Advancements in Software Testing with Large Language Models

The field of software testing is undergoing significant transformations with the integration of Large Language Models (LLMs). Recent developments indicate a shift towards leveraging LLMs for automated test generation, test refinement, and code analysis. Noteworthy advancements include the creation of novel benchmarks and frameworks that assess and improve the capabilities of LLMs in software testing. These innovations aim to address challenges such as test quality, coverage, and maintainability, ultimately enhancing the reliability and security of software systems. Notable papers in this area include FeatBench, which introduces a benchmark for evaluating coding agents on feature implementation, and JUnitGenie, a path-sensitive framework for unit test generation with LLMs. TENET is also significant, as it presents an LLM agent for generating functions under the Test-Driven Development setting, showcasing improved performance over existing baselines. Additionally, DiffTester accelerates unit test generation for diffusion LLMs, and RefFilter improves semantic conflict detection via refactoring-aware static analysis.

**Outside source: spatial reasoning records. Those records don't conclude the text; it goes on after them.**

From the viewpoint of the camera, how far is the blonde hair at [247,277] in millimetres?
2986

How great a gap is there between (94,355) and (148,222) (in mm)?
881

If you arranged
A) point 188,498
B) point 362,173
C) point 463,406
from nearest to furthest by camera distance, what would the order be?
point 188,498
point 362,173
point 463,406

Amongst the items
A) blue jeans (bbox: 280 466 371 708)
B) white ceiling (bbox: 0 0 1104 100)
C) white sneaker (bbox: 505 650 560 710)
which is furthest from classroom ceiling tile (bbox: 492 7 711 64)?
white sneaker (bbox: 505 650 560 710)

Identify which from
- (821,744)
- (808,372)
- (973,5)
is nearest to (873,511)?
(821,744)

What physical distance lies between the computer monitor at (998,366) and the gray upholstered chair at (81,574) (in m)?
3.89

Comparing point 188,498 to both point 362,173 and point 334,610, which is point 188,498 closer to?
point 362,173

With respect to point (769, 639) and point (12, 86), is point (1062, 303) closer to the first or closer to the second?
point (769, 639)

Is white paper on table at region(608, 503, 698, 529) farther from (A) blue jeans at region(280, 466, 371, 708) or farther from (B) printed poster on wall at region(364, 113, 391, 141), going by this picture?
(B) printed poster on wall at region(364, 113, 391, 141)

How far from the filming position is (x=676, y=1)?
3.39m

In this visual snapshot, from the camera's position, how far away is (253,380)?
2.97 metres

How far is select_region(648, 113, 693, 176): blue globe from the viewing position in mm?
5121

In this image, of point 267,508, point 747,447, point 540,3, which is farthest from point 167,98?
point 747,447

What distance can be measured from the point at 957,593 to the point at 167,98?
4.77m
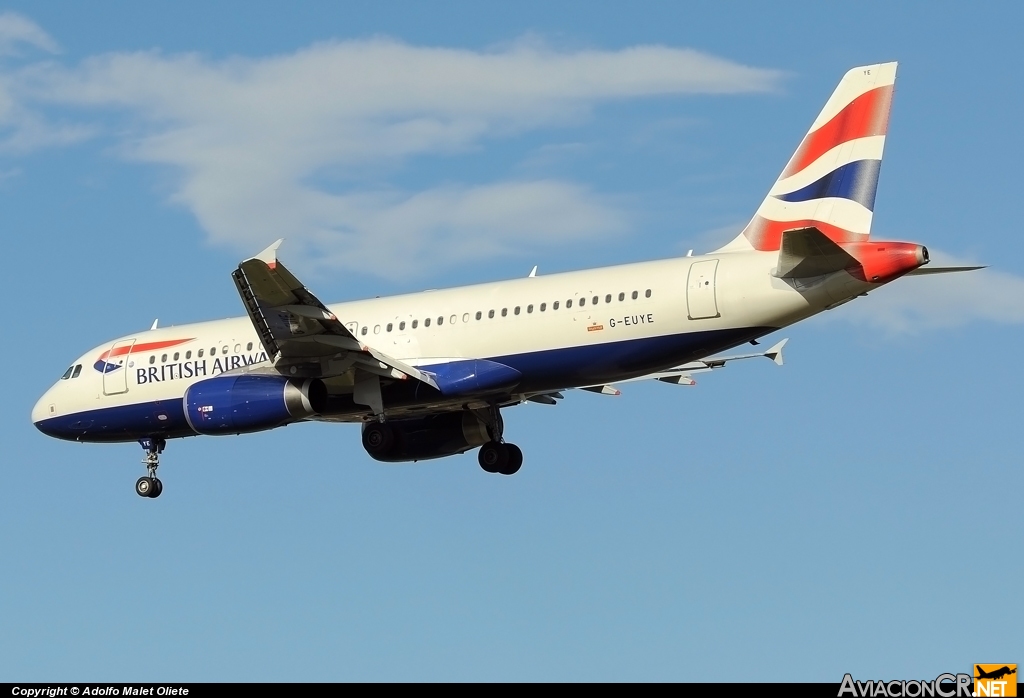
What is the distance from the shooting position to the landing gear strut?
40562mm

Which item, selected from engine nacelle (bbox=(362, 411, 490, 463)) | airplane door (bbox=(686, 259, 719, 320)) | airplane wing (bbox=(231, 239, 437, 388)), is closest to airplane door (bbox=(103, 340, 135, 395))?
engine nacelle (bbox=(362, 411, 490, 463))

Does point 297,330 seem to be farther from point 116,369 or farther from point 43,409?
point 43,409

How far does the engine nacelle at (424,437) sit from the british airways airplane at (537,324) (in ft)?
1.30

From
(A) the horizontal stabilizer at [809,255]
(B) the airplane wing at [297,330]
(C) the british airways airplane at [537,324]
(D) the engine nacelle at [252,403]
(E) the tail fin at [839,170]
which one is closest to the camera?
(A) the horizontal stabilizer at [809,255]

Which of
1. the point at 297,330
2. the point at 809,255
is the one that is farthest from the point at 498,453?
the point at 809,255

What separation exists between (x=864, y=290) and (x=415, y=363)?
394 inches

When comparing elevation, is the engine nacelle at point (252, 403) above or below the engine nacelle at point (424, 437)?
below

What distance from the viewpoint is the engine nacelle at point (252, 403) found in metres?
35.9

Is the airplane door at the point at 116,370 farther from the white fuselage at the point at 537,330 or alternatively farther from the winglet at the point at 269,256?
the winglet at the point at 269,256

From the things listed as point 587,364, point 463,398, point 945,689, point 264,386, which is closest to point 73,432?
point 264,386

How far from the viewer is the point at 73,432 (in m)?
41.2

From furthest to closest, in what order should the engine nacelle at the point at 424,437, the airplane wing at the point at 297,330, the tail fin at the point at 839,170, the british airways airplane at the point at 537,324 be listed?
the engine nacelle at the point at 424,437 < the tail fin at the point at 839,170 < the airplane wing at the point at 297,330 < the british airways airplane at the point at 537,324

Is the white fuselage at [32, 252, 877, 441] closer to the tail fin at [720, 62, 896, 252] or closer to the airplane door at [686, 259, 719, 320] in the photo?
the airplane door at [686, 259, 719, 320]

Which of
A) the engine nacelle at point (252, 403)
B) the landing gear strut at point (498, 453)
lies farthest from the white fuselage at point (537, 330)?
the landing gear strut at point (498, 453)
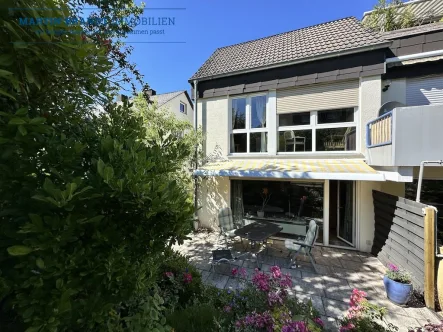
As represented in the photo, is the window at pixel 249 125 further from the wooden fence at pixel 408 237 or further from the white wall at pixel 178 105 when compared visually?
the white wall at pixel 178 105

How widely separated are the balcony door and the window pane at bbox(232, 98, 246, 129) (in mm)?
7467

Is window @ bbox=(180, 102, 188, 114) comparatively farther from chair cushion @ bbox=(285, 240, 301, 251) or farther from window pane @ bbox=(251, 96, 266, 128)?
chair cushion @ bbox=(285, 240, 301, 251)

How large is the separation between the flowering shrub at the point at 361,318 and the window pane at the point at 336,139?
930 centimetres

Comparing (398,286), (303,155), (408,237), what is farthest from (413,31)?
(398,286)

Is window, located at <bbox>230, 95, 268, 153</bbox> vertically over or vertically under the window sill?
over

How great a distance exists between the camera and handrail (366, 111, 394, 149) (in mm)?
8773

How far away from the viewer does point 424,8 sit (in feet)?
55.7

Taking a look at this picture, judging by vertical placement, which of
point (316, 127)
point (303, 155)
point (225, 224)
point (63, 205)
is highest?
point (316, 127)

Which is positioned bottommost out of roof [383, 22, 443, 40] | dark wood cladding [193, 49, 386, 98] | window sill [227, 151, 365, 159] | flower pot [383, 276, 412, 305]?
flower pot [383, 276, 412, 305]

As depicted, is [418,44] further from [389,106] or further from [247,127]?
[247,127]

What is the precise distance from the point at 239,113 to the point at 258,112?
142 cm

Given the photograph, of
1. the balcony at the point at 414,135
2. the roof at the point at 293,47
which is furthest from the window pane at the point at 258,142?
the balcony at the point at 414,135

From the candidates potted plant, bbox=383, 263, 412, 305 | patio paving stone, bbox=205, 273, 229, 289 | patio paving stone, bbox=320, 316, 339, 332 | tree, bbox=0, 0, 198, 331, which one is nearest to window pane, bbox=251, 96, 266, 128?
patio paving stone, bbox=205, 273, 229, 289

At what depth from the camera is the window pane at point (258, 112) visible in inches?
561
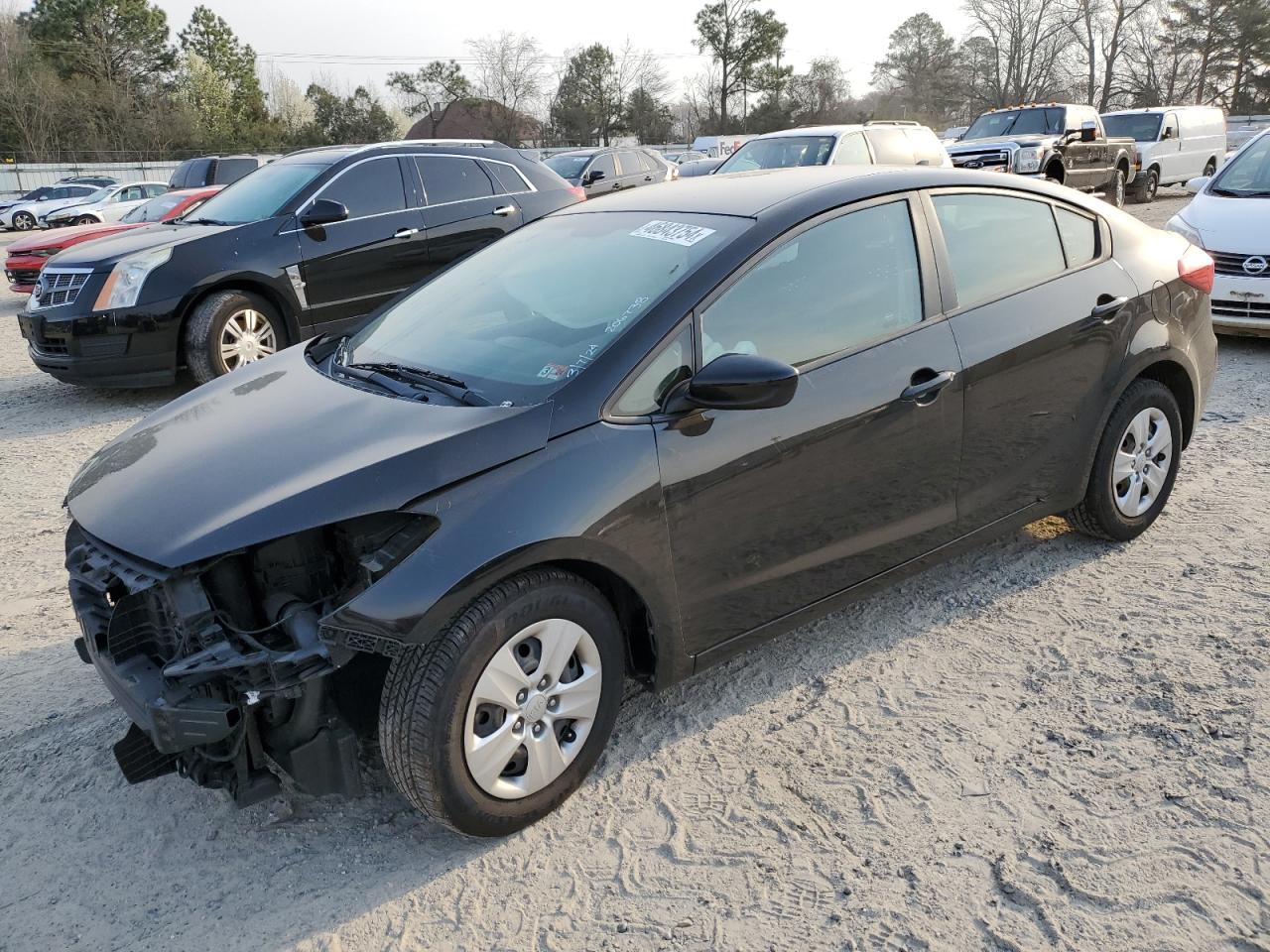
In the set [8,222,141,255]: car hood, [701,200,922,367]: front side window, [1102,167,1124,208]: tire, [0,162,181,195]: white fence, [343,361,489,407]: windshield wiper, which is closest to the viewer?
[343,361,489,407]: windshield wiper

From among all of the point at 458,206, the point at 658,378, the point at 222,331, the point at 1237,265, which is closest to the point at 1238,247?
the point at 1237,265

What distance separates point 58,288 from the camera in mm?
7488

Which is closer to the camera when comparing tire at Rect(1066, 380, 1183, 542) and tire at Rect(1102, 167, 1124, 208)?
tire at Rect(1066, 380, 1183, 542)

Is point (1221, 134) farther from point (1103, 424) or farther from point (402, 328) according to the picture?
point (402, 328)

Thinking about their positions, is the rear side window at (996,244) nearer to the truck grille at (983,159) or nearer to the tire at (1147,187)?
the truck grille at (983,159)

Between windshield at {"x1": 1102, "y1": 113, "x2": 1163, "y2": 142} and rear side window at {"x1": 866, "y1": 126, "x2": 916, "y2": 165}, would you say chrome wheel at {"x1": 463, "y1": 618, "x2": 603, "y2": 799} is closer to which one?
rear side window at {"x1": 866, "y1": 126, "x2": 916, "y2": 165}

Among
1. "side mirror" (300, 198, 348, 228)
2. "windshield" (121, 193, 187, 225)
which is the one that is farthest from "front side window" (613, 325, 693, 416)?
"windshield" (121, 193, 187, 225)

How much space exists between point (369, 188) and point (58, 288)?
2.43 meters

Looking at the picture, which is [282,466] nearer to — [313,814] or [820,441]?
[313,814]

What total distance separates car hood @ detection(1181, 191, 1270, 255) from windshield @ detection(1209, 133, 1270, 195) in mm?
256

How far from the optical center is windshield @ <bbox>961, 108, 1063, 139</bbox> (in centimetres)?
1881

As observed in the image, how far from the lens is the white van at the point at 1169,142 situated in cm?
2097

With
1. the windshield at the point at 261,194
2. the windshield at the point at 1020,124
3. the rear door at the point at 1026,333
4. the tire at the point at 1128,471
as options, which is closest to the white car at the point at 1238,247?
the tire at the point at 1128,471

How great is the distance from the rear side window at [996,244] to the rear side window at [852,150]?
9.48 m
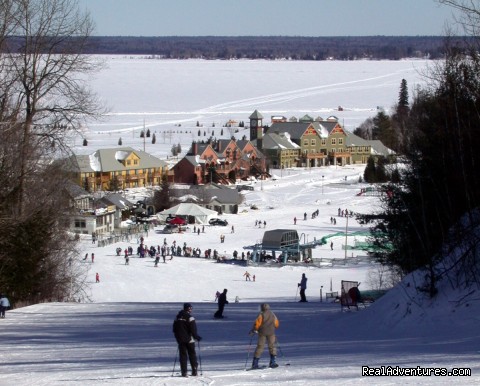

These contributions underscore the potential of LLMs in revolutionizing software testing practices.

Sources

FeatBench: Evaluating Coding Agents on Feature Implementation for Vibe Coding

Navigating the Labyrinth: Path-Sensitive Unit Test Generation with Large Language Models

TENET: Leveraging Tests Beyond Validation for Code Generation

Unit Test Update through LLM-Driven Context Collection and Error-Type-Aware Refinement

DiffTester: Accelerating Unit Test Generation for Diffusion LLMs via Repetitive Pattern

Large Language Models for Software Testing: A Research Roadmap

Protocode: Prototype-Driven Interpretability for Code Generation in LLMs

Are Classical Clone Detectors Good Enough For the AI Era?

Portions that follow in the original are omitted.